[SOURCE DATA]
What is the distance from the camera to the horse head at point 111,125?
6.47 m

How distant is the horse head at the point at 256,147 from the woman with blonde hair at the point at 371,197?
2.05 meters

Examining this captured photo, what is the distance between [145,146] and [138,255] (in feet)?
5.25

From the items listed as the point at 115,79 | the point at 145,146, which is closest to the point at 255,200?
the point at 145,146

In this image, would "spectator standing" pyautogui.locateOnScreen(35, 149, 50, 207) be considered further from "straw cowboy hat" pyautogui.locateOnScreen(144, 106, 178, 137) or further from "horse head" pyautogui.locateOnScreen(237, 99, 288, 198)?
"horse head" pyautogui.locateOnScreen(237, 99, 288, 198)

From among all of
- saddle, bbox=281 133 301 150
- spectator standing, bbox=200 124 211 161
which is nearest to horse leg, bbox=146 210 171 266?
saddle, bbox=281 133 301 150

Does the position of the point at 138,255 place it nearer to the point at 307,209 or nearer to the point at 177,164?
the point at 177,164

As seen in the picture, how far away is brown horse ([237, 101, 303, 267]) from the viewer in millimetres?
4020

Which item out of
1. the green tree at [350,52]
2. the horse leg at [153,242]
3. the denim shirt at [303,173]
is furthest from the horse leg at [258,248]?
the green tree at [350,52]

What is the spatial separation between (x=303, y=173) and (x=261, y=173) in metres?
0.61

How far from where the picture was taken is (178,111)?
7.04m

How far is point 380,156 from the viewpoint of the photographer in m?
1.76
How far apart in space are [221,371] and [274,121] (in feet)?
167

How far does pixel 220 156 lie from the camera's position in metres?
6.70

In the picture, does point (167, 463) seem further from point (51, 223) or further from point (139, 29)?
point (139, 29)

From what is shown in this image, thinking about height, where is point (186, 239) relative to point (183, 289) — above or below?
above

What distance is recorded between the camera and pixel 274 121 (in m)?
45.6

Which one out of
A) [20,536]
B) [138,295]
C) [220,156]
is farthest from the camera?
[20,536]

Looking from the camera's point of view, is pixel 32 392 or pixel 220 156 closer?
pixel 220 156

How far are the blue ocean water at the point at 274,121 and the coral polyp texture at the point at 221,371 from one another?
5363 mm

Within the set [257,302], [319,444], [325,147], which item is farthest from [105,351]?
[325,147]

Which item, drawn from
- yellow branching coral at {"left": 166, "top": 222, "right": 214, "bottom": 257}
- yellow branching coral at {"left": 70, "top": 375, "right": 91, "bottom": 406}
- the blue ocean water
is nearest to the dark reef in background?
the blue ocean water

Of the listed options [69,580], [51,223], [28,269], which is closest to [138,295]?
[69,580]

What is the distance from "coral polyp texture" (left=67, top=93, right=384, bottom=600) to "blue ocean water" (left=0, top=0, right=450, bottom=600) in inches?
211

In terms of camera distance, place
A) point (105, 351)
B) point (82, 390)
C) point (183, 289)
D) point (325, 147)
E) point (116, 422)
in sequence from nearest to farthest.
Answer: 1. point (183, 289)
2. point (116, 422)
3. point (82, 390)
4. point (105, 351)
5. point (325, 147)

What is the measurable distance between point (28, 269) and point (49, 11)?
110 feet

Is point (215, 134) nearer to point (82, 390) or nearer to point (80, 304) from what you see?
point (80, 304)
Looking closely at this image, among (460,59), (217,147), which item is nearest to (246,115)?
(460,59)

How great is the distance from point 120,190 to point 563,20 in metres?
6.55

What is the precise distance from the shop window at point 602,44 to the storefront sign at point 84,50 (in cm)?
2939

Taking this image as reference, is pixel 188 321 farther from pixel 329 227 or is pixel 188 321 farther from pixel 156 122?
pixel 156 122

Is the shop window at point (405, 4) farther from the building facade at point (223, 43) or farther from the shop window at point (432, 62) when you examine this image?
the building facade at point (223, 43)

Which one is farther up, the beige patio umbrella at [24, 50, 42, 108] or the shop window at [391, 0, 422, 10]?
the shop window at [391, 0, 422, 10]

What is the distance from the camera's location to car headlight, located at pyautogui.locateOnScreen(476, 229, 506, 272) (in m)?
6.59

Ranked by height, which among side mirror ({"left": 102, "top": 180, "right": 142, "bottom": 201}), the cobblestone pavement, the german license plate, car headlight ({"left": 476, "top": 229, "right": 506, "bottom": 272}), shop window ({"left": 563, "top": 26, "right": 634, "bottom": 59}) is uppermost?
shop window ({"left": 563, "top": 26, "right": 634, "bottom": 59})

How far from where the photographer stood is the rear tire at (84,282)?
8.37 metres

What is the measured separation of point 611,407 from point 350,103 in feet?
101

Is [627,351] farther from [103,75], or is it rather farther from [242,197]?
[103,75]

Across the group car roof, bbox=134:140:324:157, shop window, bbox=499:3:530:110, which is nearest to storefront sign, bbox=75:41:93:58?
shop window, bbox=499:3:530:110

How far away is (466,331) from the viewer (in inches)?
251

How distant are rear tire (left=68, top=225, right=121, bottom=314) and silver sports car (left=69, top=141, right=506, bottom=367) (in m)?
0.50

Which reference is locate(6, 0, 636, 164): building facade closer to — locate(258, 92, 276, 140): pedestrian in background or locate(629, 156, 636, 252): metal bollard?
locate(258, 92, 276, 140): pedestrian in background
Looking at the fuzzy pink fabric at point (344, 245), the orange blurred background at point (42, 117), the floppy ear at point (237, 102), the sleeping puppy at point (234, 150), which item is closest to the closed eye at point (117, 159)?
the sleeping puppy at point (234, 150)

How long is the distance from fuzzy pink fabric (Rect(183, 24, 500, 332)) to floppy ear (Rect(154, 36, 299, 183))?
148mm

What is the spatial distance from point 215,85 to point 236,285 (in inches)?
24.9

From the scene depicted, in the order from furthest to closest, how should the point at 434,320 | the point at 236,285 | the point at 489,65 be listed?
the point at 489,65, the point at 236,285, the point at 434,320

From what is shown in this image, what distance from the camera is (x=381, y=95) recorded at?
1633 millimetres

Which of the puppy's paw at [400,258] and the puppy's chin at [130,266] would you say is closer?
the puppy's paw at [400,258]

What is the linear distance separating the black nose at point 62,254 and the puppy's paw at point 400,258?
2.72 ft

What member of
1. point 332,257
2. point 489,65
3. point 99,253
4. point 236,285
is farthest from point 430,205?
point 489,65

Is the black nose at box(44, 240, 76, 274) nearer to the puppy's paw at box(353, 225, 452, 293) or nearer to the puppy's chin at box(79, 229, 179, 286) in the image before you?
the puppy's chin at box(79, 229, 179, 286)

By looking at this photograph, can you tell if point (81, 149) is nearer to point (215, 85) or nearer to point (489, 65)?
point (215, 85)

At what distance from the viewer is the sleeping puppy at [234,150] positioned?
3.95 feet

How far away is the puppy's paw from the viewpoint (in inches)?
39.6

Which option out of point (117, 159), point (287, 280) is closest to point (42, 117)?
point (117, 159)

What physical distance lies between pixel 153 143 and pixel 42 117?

[YOUR OBJECTIVE] Copy every line above verbatim, keeping the original order.

[RIGHT ANSWER]
What is the distance from the camera to the horse head at point 111,125?
6.47 m

How distant is the horse head at the point at 256,147 from the woman with blonde hair at the point at 371,197?
2.05 meters

Examining this captured photo, what is the distance between [145,146] and [138,255] (in feet)?
5.25

From the items listed as the point at 115,79 | the point at 145,146, which is closest to the point at 255,200?
the point at 145,146

In this image, would "spectator standing" pyautogui.locateOnScreen(35, 149, 50, 207) be considered further from "straw cowboy hat" pyautogui.locateOnScreen(144, 106, 178, 137) or further from "horse head" pyautogui.locateOnScreen(237, 99, 288, 198)?
"horse head" pyautogui.locateOnScreen(237, 99, 288, 198)

From among all of
- saddle, bbox=281 133 301 150
- spectator standing, bbox=200 124 211 161
which is nearest to horse leg, bbox=146 210 171 266?
saddle, bbox=281 133 301 150

Does the position of the point at 138,255 place it nearer to the point at 307,209 or nearer to the point at 177,164?
the point at 177,164

As seen in the picture, how far away is brown horse ([237, 101, 303, 267]) from the viewer in millimetres?
4020

Which item out of
1. the green tree at [350,52]
2. the horse leg at [153,242]
3. the denim shirt at [303,173]
is furthest from the horse leg at [258,248]?
the green tree at [350,52]

What is the spatial separation between (x=303, y=173) and (x=261, y=173) in metres?
0.61

How far from where the picture was taken is (178,111)?
7.04m

How far is point 380,156 from the viewpoint of the photographer in m?
1.76
How far apart in space are [221,371] and [274,121] (in feet)?
167

How far does pixel 220 156 lie from the camera's position in metres?
6.70

In the picture, does point (167, 463) seem further from point (51, 223) or further from point (139, 29)?
point (139, 29)

From what is shown in this image, thinking about height, where is point (186, 239) relative to point (183, 289) — above or below?
above

What distance is recorded between the camera and pixel 274 121 (in m)?
45.6

Which one out of
A) [20,536]
B) [138,295]
C) [220,156]
is farthest from the camera?
[20,536]

Looking from the camera's point of view, is pixel 32 392 or pixel 220 156 closer?
pixel 220 156

How far are the blue ocean water at the point at 274,121 and the coral polyp texture at the point at 221,371 from one another?
5363 mm

Within the set [257,302], [319,444], [325,147], which item is farthest from [105,351]?
[325,147]

Which item, drawn from
- yellow branching coral at {"left": 166, "top": 222, "right": 214, "bottom": 257}
- yellow branching coral at {"left": 70, "top": 375, "right": 91, "bottom": 406}
- the blue ocean water
is nearest to the dark reef in background?
the blue ocean water

Of the listed options [69,580], [51,223], [28,269], which is closest to [138,295]?
[69,580]

What is the distance from "coral polyp texture" (left=67, top=93, right=384, bottom=600) to "blue ocean water" (left=0, top=0, right=450, bottom=600) in inches?
211

In terms of camera distance, place
A) point (105, 351)
B) point (82, 390)
C) point (183, 289)
D) point (325, 147)
E) point (116, 422)
in sequence from nearest to farthest.
Answer: 1. point (183, 289)
2. point (116, 422)
3. point (82, 390)
4. point (105, 351)
5. point (325, 147)

What is the measurable distance between point (28, 269) and point (49, 11)?
110 feet

Is point (215, 134) nearer to point (82, 390) or nearer to point (80, 304) from what you see?
point (80, 304)
Looking closely at this image, among (460,59), (217,147), which item is nearest to (246,115)?
(460,59)

How great is the distance from point 120,190 to point 563,20 in metres?
6.55

What is the precise distance from the shop window at point 602,44 to the storefront sign at point 84,50 (in cm)?
2939

Taking this image as reference, is pixel 188 321 farther from pixel 329 227 or is pixel 188 321 farther from pixel 156 122?
pixel 156 122

Is the shop window at point (405, 4) farther from the building facade at point (223, 43) or farther from the shop window at point (432, 62) when you examine this image?
the building facade at point (223, 43)

Which one is farther up, the beige patio umbrella at [24, 50, 42, 108] or the shop window at [391, 0, 422, 10]?
the shop window at [391, 0, 422, 10]

What is the distance from the camera's location to car headlight, located at pyautogui.locateOnScreen(476, 229, 506, 272) (in m)?
6.59

Ranked by height, which among side mirror ({"left": 102, "top": 180, "right": 142, "bottom": 201}), the cobblestone pavement, the german license plate, car headlight ({"left": 476, "top": 229, "right": 506, "bottom": 272}), shop window ({"left": 563, "top": 26, "right": 634, "bottom": 59}) is uppermost?
shop window ({"left": 563, "top": 26, "right": 634, "bottom": 59})

How far from where the photographer stood is the rear tire at (84,282)?
8.37 metres

What is the measured separation of point 611,407 from point 350,103 in feet?
101

Is [627,351] farther from [103,75], or is it rather farther from [242,197]?
[103,75]

Across the group car roof, bbox=134:140:324:157, shop window, bbox=499:3:530:110, which is nearest to storefront sign, bbox=75:41:93:58?
shop window, bbox=499:3:530:110

How far away is (466,331) from the viewer (in inches)?
251

How distant are rear tire (left=68, top=225, right=121, bottom=314) and silver sports car (left=69, top=141, right=506, bottom=367) (in m)?
0.50

Which reference is locate(6, 0, 636, 164): building facade closer to — locate(258, 92, 276, 140): pedestrian in background or locate(629, 156, 636, 252): metal bollard?
locate(258, 92, 276, 140): pedestrian in background
Looking at the fuzzy pink fabric at point (344, 245), the orange blurred background at point (42, 117), the floppy ear at point (237, 102), the sleeping puppy at point (234, 150), which item is closest to the closed eye at point (117, 159)?
the sleeping puppy at point (234, 150)

How long is the distance from fuzzy pink fabric (Rect(183, 24, 500, 332)) to floppy ear (Rect(154, 36, 299, 183))?
148mm

What is the spatial distance from point 215,85 to point 236,285 (in inches)?
24.9

From the scene depicted, in the order from furthest to closest, how should the point at 434,320 | the point at 236,285 | the point at 489,65 be listed?
the point at 489,65, the point at 236,285, the point at 434,320

From what is shown in this image, what distance from the camera is (x=381, y=95) recorded at?
1633 millimetres

Which of the puppy's paw at [400,258] and the puppy's chin at [130,266] would you say is closer?
the puppy's paw at [400,258]

What is the linear distance separating the black nose at point 62,254 and the puppy's paw at point 400,258?
2.72 ft

What member of
1. point 332,257
2. point 489,65
3. point 99,253
4. point 236,285
is farthest from point 430,205?
point 489,65

Is the black nose at box(44, 240, 76, 274) nearer to the puppy's paw at box(353, 225, 452, 293) or nearer to the puppy's chin at box(79, 229, 179, 286) in the image before you?
the puppy's chin at box(79, 229, 179, 286)

By looking at this photograph, can you tell if point (81, 149) is nearer to point (215, 85) or nearer to point (489, 65)?
point (215, 85)

At what distance from the viewer is the sleeping puppy at [234,150] positioned?
3.95 feet

How far away is the puppy's paw from the viewpoint (in inches)?
39.6

Which option out of point (117, 159), point (287, 280) is closest to point (42, 117)?
point (117, 159)

What physical distance lies between pixel 153 143 and pixel 42 117?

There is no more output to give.